■ **Potongan Teks**
TUGAS BAHASA INDONESIA
KARYA TULIS
MEMBANGUN MASA DEPAN ANAK-ANAK
Drs.H.Nur Abadi,MA
Oleh
:
SUMARYANI
(51)
PROGRAM STRATA SATU SEKOLAH
TINGGI ILMU
TARBIYAH MUHAMMADIYAH WATES,
KULON PROGO
YOGYAKARTA
2011
11
BAB I
PENDAHULUAN
A.
Latar Belakang Masalah
Dalam karya tulis ini menyinggung
mengenai anak-anak secara luas, dimana sekarang ini anak-anak sering kali
menjadi korban akan ketidak pahaman mereka dengan masalah-masalah yang terjadi
lingkungannya. Sehingga situasi seperti ini membuat perkembangan anak-anak
tidak dapat maksimal, dari sisi perkembangan pola pikir dan tingkah laku
mereka. Sebagai contoh kecil adalah anak-anak yang baru duduk dibangku sekolah
dasar mulai mengkomsumsi rokok, atau bahkan sudah mengenal tawuran atau
perkelahian yang menyebabkan temannya masuk rumah sakit. Hal semacam inilah
yang sering terjadi dikota-kota besar dan tidak menutup kemungkinan akan
terjadi didaerah-daerah.
B.

■ **Soal Tentang Bacaan**
1. Salin kembali sebagian karya tulis tentang masa depan anak-anak dengan mengganti "rokok" menjadi "minuman keras". Mulailah dari bagian yang memuat "Latar Belakang Masalah" dan berhentilah setelah "terjadi didaerah-daerah.".
2. Jawab pertanyaan berikut berdasarkan karya tulis tentang masa depan anak-anak.
(a) Siapa nama yang tercantum setelah kata "Oleh"?
(b) Tahun berapa yang tertera di halaman judul?
(c) Di mana hal semacam itu dikatakan sering terjadi?
3. Tolong lanjutkan karya tulis tentang masa depan anak-anak, dimulai setelah kalimat terakhir yang tertera.

■ **Bahan Sumber**
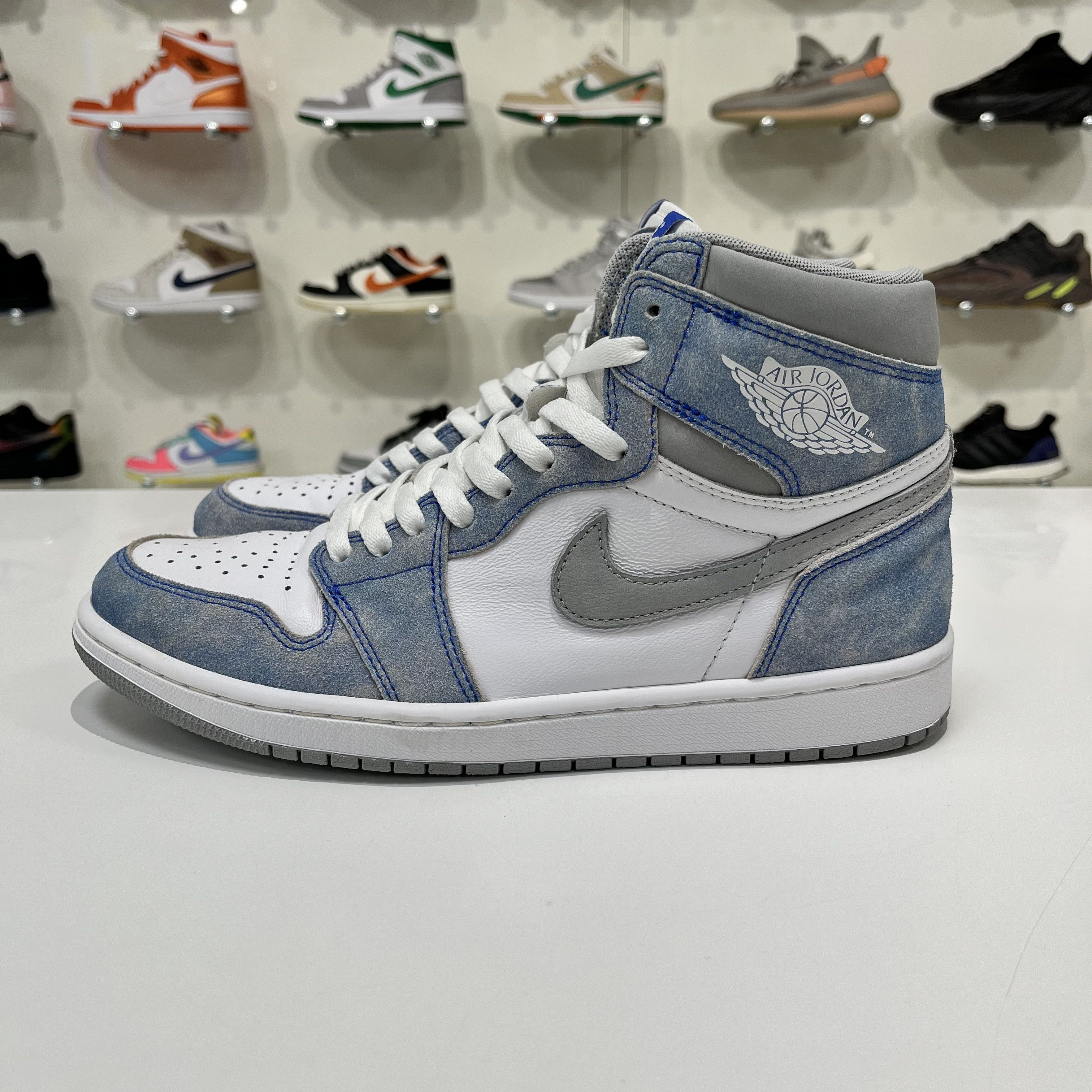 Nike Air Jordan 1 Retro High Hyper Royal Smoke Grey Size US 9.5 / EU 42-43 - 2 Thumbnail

* * *

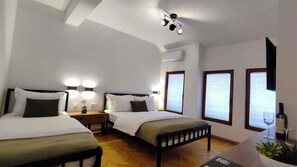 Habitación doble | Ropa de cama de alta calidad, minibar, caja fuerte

* * *

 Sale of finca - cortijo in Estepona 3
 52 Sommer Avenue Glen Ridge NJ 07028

■ **Jawaban Latihan**
1.
Latar Belakang Masalah
Dalam karya tulis ini menyinggung
mengenai anak-anak secara luas, dimana sekarang ini anak-anak sering kali
menjadi korban akan ketidak pahaman mereka dengan masalah-masalah yang terjadi
lingkungannya. Sehingga situasi seperti ini membuat perkembangan anak-anak
tidak dapat maksimal, dari sisi perkembangan pola pikir dan tingkah laku
mereka. Sebagai contoh kecil adalah anak-anak yang baru duduk dibangku sekolah
dasar mulai mengkomsumsi minuman keras, atau bahkan sudah mengenal tawuran atau
perkelahian yang menyebabkan temannya masuk rumah sakit. Hal semacam inilah
yang sering terjadi dikota-kota besar dan tidak menutup kemungkinan akan
terjadi didaerah-daerah.

2.
(a) Sumaryani.
(b) 2011.
(c) Di kota-kota besar.

3.
Rumusan
Masalah
Hakekatnya
anak-anak tidak dapat dipersalahkan atas tindakannya, karena tidak adil jika
anak-anak tersebut dijadikan sebagai yang bersalah dalam sebuah permasalahan.
Pada dasarnya anak-anak sendiri memiliki kecenderungan tidak berfikir panjang
atas apa yang dilakukan. Jadi jika anak-anak tersebut membuat kesalahan
siapakah yang harus bertanggungjawab? Apakah mungkin ada yang salah dengan
sistem pembelajarannya sehingga anak-anak merasa dibatasi? Dan yang tak pernah
terlintas pada kita calon pendidik, atau orang tua sekaligus bahwa anak ini
dapat berpeluang tumbuh menjadi beban masyarakat? Hal-hal seperti inilah yang
akan menjadi pembahasan dalam karya tulis ini.
C.
Tujuan Penulisan
Dalam
penulisan ini diharapkan kita mampu melihat anak-anak sebagai anak-anak yang
mempunyai dunianya sendiri, dengan begitu perkembangannyapun dapat maksimal. Dan anak ini dapa tumbuh menjadi
“orang” seseorang yamg sukses tidak hanya dalam sekolah, namun juga kepribadian,
serta tingkah laku, dan sebuah kelebihan yang akan berguna untuk dirinya,
keluarga, negara, bahkan agamanya. Dimana sejak dari kecilah, kita membentuk
kepribadian anak.
D.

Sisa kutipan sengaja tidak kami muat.